La Belgique accorde l'asile à l'ex-président équatorien Rafael Correa

Une attestation du Commissariat général belge aux réfugiés et aux apatrides, datée du 15 avril et consultée par l'AFP, accorde à l'ancien président (2007-2017) le statut de réfugié "au sens de la Convention de Genève (...) et de son protocole additionnel".

La Belgique accorde l'asile à l'ex-président équatorien Rafael Correa
©AP

La Belgique a accordé le statut de réfugié à l'ancien président équatorien Rafael Correa, condamné par défaut à huit ans de prison pour corruption dans son pays, a annoncé l'ex-chef d'État vendredi, peu après le lancement par Quito d'une demande d'extradition. Rafael Correaa indiqué à l'AFP que la Belgique, pays d'origine de son épouse et où il vit depuis la fin de son mandat en 2017, lui avait accordé l'asile, confirmant une information de l'agence espagnole EFE.

Une attestation du Commissariat général belge aux réfugiés et aux apatrides, datée du 15 avril et consultée par l'AFP, accorde à l'ancien président (2007-2017) le statut de réfugié "au sens de la Convention de Genève (...) et de son protocole additionnel".

De son côté, le président de la Cour nationale de justice équatorienne, Ivan Saquicela, a annoncé vendredi avoir signé la veille "l'ordre initiant le processus d'extradition, comme cela correspond à la loi, de Rafael Vicente Correa".

L'étape suivante est "qu'au niveau diplomatique, les mesures nécessaires et indispensables soient prises pour que se concrétise l'extradition" depuis la Belgique, a-t-il expliqué dans un entretien à la chaîne de télévision Teleamazonas.

L'ancien président a toujours clamé son innocence et dénonce un complot fomenté par son rival, son ancien vice-président et successeur à la présidence, Lenin Moreno.
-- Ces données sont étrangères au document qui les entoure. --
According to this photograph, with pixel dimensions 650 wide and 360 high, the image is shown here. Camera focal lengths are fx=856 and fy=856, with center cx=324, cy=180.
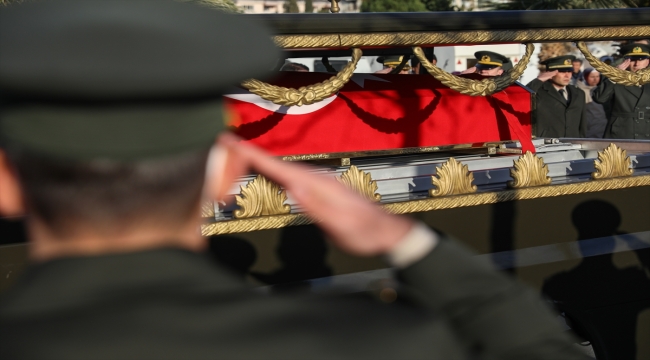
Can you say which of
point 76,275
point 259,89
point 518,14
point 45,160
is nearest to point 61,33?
point 45,160

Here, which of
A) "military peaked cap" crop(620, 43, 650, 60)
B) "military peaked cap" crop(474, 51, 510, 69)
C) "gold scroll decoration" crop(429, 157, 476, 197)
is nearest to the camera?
"gold scroll decoration" crop(429, 157, 476, 197)

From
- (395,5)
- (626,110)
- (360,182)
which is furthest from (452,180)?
(395,5)

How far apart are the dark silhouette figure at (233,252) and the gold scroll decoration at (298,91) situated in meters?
0.59

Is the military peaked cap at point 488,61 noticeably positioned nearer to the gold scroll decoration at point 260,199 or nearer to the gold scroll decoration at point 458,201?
the gold scroll decoration at point 458,201

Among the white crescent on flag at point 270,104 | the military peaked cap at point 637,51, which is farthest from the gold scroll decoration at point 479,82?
the military peaked cap at point 637,51

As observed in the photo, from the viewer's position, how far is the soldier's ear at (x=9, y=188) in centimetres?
93

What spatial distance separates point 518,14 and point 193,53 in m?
3.15

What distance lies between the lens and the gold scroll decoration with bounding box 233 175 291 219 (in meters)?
3.48

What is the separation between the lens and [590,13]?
393 cm

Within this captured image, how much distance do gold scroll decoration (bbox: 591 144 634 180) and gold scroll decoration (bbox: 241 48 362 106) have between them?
1534mm

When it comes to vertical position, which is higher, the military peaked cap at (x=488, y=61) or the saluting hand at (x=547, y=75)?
the military peaked cap at (x=488, y=61)

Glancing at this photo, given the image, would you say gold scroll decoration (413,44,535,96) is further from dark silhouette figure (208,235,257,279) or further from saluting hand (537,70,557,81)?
saluting hand (537,70,557,81)

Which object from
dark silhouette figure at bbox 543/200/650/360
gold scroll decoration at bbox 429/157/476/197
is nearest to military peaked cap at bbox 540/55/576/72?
dark silhouette figure at bbox 543/200/650/360

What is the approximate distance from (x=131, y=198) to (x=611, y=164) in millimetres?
3827
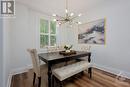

Il avait formellement demandé l'asile à la Belgique fin 2018.

"Nous avons une sentence ferme. Il y a l'accord avec la Belgique et les accords internationaux, plus la loi sur l'extradition, qui soutiennent notre demande en droit strict. Il n'y a pas de jugement de valeur ici", a déclaré M. Saquicela.

Rafael Correa a réagi à cette annonce sur son compte Twitter et qualifié le chef de la Cour nationale de justice de "clown" et de "marionnette" du gouvernement.

M. Correa est également poursuivi en Colombie pour l'enlèvement éphémère d'un opposant dans ce pays en 2012.